La représentation du désir sexuel féminin dans le roman de mœurs du second XIXe siècle soulève des enjeux cruciaux: elle fait apparaître les paradoxes d’un second XIXe siècle écartelé entre des visions des femmes contradictoires, créatures hantées par la sexualité ou vierges-mères; elle nous renseigne sur les processus de construction des genres masculins et féminins; elle nous fait réfléchir aux scandales d’hier et d’aujourd’hui que suscitent le corps féminin désirant et les regards portés sur lui; elle interroge la poétique du roman de mœurs et ses prétentions à l’objectivité.
Ces romans ambitionnent de tout dire du réel, revendiquant une rationalité scientifique.

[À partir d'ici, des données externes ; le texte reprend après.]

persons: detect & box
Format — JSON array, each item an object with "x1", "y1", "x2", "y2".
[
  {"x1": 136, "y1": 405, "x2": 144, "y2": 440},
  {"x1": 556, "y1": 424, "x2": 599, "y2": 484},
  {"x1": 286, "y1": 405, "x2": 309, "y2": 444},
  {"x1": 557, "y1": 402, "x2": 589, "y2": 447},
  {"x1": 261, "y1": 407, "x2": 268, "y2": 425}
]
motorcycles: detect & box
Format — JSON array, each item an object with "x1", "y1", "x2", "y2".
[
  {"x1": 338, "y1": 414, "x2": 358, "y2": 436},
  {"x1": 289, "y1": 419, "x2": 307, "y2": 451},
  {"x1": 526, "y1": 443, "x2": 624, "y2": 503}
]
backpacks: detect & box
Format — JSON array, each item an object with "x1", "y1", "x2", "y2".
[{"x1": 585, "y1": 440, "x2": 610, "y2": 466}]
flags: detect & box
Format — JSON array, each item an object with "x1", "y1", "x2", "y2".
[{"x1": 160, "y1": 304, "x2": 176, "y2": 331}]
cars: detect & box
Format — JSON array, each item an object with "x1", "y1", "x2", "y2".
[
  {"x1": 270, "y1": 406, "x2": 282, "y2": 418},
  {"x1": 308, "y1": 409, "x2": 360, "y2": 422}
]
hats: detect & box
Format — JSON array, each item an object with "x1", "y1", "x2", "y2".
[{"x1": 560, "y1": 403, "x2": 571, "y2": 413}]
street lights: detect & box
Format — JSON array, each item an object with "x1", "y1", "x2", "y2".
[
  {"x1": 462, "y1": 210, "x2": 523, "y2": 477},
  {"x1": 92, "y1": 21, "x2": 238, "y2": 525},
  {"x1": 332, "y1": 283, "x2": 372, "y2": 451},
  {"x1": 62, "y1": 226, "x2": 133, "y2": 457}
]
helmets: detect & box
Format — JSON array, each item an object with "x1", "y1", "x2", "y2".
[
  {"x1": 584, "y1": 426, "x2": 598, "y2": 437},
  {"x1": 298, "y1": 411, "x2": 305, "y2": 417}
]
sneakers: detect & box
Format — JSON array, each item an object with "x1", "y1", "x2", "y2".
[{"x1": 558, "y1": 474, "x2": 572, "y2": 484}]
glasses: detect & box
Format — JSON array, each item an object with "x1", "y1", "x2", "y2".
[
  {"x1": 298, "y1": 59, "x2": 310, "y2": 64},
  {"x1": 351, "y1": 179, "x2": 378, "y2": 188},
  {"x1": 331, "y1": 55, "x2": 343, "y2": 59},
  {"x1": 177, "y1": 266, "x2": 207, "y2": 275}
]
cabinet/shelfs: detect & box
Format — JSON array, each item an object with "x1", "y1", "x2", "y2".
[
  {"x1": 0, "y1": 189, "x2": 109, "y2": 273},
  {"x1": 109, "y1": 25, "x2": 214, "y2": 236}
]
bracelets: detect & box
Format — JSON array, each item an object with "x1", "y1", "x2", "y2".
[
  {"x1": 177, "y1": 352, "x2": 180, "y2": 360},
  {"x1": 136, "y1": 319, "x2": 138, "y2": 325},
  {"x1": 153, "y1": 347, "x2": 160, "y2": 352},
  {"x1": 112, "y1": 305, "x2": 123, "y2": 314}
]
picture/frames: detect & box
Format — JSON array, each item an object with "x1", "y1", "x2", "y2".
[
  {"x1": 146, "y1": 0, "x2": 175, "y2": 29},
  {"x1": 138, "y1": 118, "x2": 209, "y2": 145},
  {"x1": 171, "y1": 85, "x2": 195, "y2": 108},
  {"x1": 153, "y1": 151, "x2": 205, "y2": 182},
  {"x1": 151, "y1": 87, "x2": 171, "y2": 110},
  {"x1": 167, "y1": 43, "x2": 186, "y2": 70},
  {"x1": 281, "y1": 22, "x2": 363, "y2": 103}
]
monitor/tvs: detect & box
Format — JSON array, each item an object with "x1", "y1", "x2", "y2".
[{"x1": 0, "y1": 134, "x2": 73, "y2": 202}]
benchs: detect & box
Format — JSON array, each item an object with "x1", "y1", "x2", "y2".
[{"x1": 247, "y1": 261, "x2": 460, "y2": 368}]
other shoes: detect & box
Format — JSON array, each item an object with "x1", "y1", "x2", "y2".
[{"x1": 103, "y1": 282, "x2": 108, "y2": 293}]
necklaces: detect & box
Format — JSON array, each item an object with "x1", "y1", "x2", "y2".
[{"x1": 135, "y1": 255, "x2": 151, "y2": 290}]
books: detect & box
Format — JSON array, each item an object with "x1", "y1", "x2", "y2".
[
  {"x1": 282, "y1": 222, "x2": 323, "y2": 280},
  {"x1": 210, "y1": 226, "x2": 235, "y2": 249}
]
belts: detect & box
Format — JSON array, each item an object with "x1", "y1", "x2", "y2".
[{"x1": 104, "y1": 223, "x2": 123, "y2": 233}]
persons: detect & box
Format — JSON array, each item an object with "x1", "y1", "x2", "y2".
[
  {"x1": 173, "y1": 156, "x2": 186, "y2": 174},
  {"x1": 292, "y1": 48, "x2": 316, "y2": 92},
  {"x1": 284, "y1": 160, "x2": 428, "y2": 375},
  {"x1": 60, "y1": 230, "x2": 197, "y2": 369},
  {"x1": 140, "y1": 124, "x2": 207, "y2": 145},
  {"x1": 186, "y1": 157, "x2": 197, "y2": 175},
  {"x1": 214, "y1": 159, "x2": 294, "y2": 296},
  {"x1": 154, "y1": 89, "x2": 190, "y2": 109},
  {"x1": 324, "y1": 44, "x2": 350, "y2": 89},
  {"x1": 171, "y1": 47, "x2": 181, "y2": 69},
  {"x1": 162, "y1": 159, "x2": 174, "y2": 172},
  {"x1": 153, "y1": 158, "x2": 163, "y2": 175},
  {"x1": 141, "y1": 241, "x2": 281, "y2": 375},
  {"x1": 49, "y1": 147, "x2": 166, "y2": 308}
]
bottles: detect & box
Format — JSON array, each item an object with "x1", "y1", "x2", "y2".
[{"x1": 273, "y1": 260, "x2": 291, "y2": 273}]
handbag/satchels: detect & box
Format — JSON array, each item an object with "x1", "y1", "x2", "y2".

Et pourtant, ils se livrent lorsqu’ils abordent le désir féminin à un voilage stylistique, exigeant du lecteur un travail de décodage.
Nous avons entrepris d’analyser ce voile de mots qui recouvre les corps féminins, afin de percer les ressorts de cette mauvaise foi. La méthode sociocritique permet de montrer les interactions entre nos romans et les différents discours sociaux de leur temps (médicaux, religieux, juridiques ou encore pédagogiques), et ainsi de faire apparaître des imaginaires sociaux complexes et cohérents du désir féminin, dont les romans tout à la fois reconduisent et déjouent les stéréotypes.
Dans les textes littéraires, les théories scientifiques se muent en matériaux poétiques, et le double sens devient un véritable art. Ces représentations érotiques obliques font des descriptions du désir féminin un terrain miné de sous-entendus, élaboré le plus souvent par et pour des hommes. Certains romans ménagent toutefois déjà une place à une parole et à un regard de désir au féminin, voire par-delà le genre.